Hi all, I have noticed that upgrading an image to be on par with trunk was becoming incredibly slow. Notably, there were very long pauses with information dialog telling 'snapshotting...'. So I have interrupted the process and watched thru debugger... That was due to long chains of .mcd: each element is involving a new directory scan of the bloated package-cache...
For example, a single MCWorkingCopy>>findSnapshotWithVersionInfo: System-ct.1444 leads to catastrophic MessageTally spyOn: [snapshot := MCPatcher apply: patch to: self baseSnapshot].
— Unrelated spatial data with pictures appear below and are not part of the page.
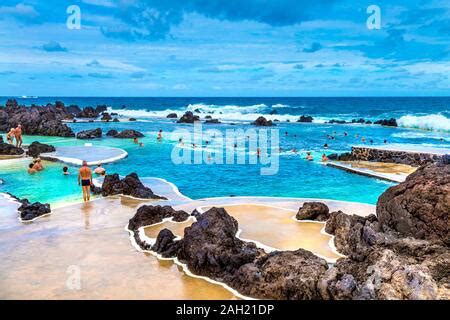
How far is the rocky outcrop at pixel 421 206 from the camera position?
980cm

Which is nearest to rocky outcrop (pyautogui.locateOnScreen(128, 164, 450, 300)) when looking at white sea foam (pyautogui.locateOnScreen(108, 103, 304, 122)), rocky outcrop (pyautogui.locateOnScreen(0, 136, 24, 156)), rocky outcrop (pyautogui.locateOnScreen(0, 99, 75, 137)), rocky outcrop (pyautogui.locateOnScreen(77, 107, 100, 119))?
rocky outcrop (pyautogui.locateOnScreen(0, 136, 24, 156))

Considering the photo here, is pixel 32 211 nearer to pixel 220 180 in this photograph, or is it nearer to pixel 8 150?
pixel 220 180

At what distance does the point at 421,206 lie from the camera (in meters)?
10.1

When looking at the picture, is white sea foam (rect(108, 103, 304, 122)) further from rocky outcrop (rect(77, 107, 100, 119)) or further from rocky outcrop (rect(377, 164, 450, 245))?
rocky outcrop (rect(377, 164, 450, 245))

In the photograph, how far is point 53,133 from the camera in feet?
160

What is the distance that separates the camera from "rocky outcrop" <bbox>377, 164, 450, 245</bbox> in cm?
980

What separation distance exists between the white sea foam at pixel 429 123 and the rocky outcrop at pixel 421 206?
52341mm

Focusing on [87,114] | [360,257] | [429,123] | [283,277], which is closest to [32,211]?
[283,277]

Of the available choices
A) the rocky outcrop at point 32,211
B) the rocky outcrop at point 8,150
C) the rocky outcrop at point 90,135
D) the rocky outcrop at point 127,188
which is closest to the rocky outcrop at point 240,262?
the rocky outcrop at point 32,211

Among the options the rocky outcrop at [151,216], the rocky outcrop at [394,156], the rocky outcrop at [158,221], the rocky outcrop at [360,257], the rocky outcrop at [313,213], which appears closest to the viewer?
the rocky outcrop at [360,257]

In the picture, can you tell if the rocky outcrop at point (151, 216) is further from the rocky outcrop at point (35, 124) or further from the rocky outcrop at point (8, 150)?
the rocky outcrop at point (35, 124)

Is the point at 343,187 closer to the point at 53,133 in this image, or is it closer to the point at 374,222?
the point at 374,222

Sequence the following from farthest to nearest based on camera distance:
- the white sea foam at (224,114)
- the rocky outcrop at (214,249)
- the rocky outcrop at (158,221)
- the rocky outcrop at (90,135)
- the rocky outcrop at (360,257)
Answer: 1. the white sea foam at (224,114)
2. the rocky outcrop at (90,135)
3. the rocky outcrop at (158,221)
4. the rocky outcrop at (214,249)
5. the rocky outcrop at (360,257)

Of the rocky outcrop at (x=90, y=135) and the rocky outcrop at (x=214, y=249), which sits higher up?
the rocky outcrop at (x=90, y=135)
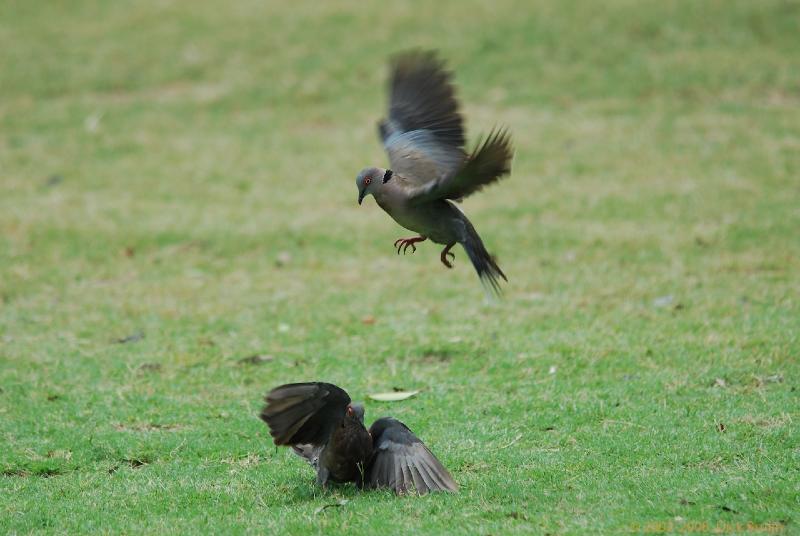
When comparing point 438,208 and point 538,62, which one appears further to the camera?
point 538,62

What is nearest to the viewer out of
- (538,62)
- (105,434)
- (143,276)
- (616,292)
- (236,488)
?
(236,488)

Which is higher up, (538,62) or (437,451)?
(538,62)

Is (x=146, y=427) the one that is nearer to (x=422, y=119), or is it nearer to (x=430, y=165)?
(x=430, y=165)

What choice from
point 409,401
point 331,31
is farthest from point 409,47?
point 409,401

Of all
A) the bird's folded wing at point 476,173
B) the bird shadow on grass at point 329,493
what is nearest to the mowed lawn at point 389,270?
the bird shadow on grass at point 329,493

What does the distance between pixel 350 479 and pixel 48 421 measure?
7.85 feet

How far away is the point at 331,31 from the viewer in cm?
1898

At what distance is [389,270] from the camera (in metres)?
11.2

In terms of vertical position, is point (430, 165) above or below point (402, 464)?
above

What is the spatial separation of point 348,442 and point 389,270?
5.46 m

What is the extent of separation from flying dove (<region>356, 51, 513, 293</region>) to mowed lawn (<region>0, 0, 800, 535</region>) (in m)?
1.34

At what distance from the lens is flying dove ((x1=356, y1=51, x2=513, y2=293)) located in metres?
5.60

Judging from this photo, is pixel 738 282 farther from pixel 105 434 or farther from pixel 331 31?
pixel 331 31

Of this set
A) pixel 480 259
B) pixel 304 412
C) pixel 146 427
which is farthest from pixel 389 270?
pixel 304 412
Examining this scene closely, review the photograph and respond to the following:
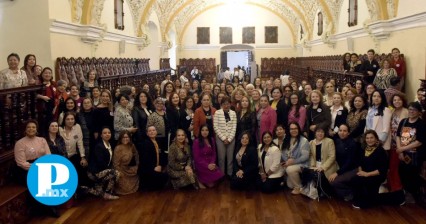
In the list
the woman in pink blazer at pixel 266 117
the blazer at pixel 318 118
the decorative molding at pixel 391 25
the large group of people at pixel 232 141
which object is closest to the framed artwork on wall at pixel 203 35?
the decorative molding at pixel 391 25

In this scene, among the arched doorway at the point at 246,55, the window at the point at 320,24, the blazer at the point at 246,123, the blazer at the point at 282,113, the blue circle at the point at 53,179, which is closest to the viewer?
the blue circle at the point at 53,179

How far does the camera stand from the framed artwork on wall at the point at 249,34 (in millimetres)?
27047

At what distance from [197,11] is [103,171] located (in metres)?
21.7

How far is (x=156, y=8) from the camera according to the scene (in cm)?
2041

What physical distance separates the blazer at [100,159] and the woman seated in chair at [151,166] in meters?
0.54

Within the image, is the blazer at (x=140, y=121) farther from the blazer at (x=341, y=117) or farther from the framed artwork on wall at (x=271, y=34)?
the framed artwork on wall at (x=271, y=34)

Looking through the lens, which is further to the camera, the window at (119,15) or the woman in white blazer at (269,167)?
the window at (119,15)

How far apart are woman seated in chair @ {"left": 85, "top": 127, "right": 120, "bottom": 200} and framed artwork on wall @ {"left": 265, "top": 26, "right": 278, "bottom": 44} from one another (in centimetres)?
2219

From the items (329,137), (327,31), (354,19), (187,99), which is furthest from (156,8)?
(329,137)

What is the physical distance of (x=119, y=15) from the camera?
586 inches

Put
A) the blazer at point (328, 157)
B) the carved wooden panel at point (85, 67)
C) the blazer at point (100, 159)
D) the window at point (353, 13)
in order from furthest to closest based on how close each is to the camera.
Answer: the window at point (353, 13)
the carved wooden panel at point (85, 67)
the blazer at point (100, 159)
the blazer at point (328, 157)

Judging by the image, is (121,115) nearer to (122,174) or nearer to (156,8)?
(122,174)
- 143610 tallies, 188827 msec.
**Tree** -------------------------------- Process: (40) 56225: nil -------------------------------- 99.2% {187281ms} [] MorphicProject>>spawnNewProcess 99.2% {187281ms} PasteUpMorph>>doOneCycle ...snip... **Leaves** 80.6% {152119ms} UnixFileDirectory(FileDirectory)>>directoryContentsFor:do: 5.2% {9861ms} DirectoryEntry class>>fromArray:directory: 1.5% {2849ms} WriteStream>>nextPut:
Each MCCacheRepository(MCRepository)>>versionWithInfo: costs about 3 to 4 seconds! It's clear that I should better clean some cache, but I wonder about the overall .mcd/.mcz strategy. Network latency is clearly not dominating my own costs!
Nicolas
That is a really eye-opening measurement. I occasionally do "TimeProfileBrowser onBlock: [MCMcmUpdater updateFromServer]" to try to see where the time is going, but I have a hard time making sense of the resulting profile.
Your measurement suggests that 1) #allFileNames is horribly inefficient (at least on a unix file directory) and 2) we are doing it far too often.
There is a cacheAllFileNamesDuring: mechanism that is presumably trying to minimize this but the cache is repeatedly discarded and refreshed, with a new repository scan each time.
Dave
On 2024-02-04 14:48, Nicolas Cellier wrote:
Hi all, I have noticed that upgrading an image to be on par with trunk was becoming incredibly slow. Notably, there were very long pauses with information dialog telling 'snapshotting...'. So I have interrupted the process and watched thru debugger... That was due to long chains of .mcd: each element is involving a new directory scan of the bloated package-cache...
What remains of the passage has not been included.